• [Problem to work on]:
The answer is one number. Say how many lines in the entries below include the word "Times".

BEGIN Data to process

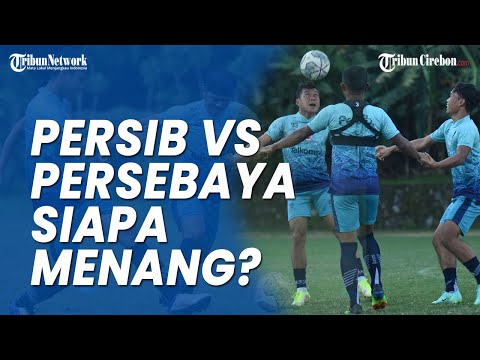 Persib Bandung vs Persebaya Surabaya, Siapa Menang Siapa Kalah? Begini Perbandingan Kekuatannya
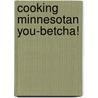 Cooking Minnesotan You-Betcha! door Duane Lund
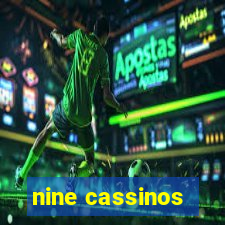 nine cassinos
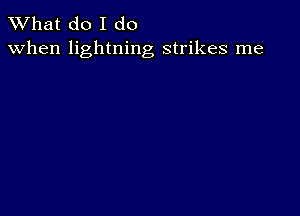 What do I do
when lightning strikes me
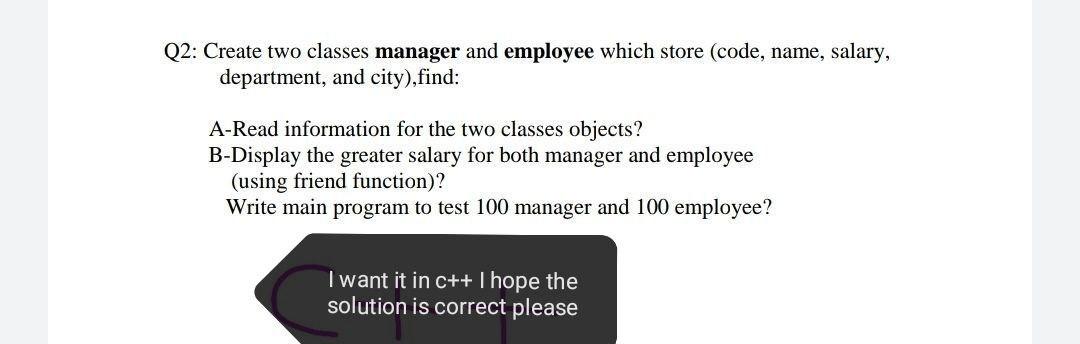  Q2: Create two classes manager and employee which store (code, name,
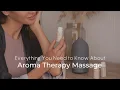 Everything You Need to Know About Aromatherapy Massage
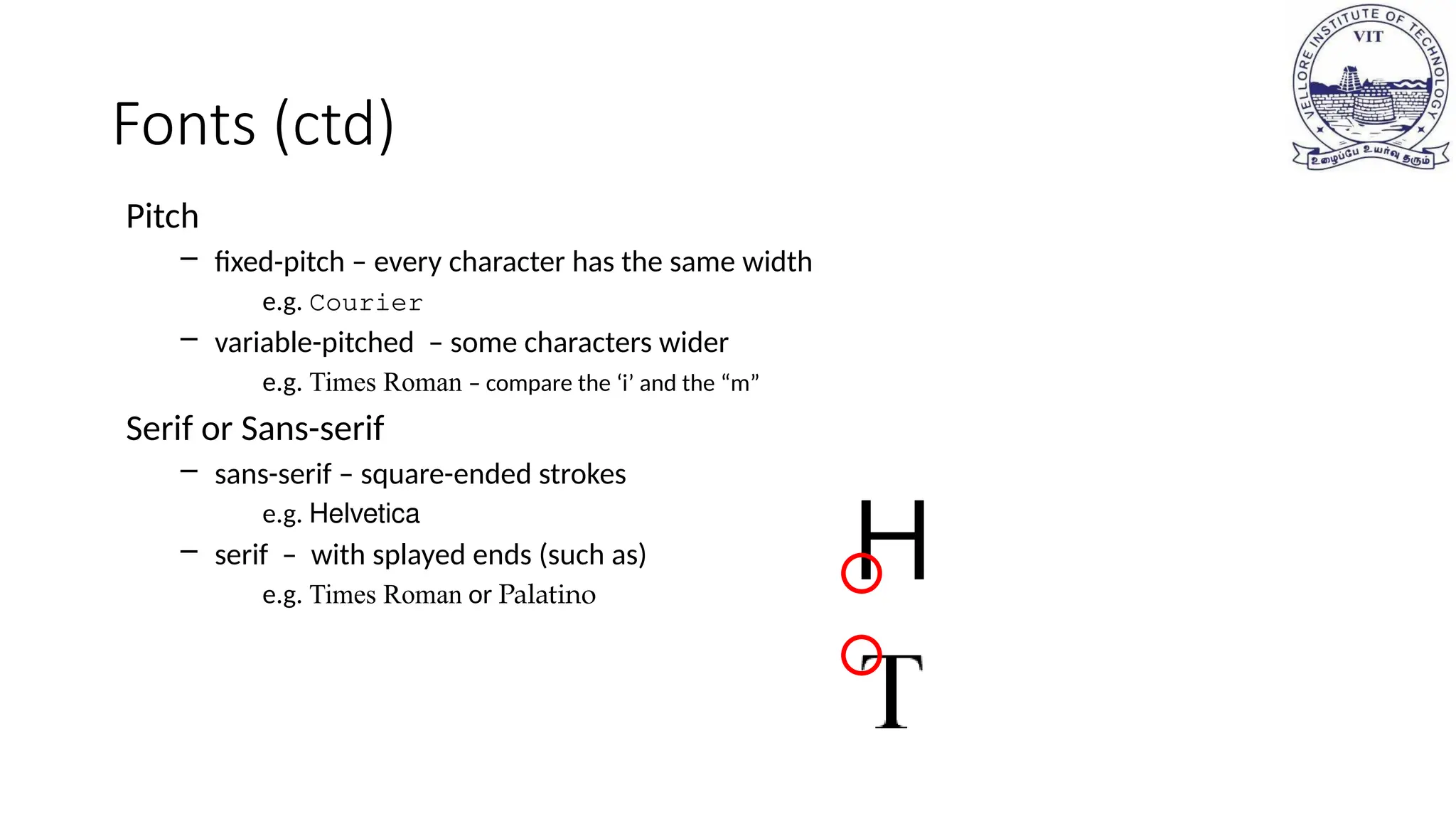 Fonts (ctd)
Pitch
– fixed-pitch – every character has the same width
e.g. Courier
– variable-pitched – some characters wider
e.g. Times Roman – compare the ‘i’ and the “m”
Serif or Sans-serif
– sans-serif – square-ended strokes
e.g. Helvetica
– serif – with splayed ends (such as)
e.g. Times Roman or Palatino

END Data to process

• [Answer space]:
2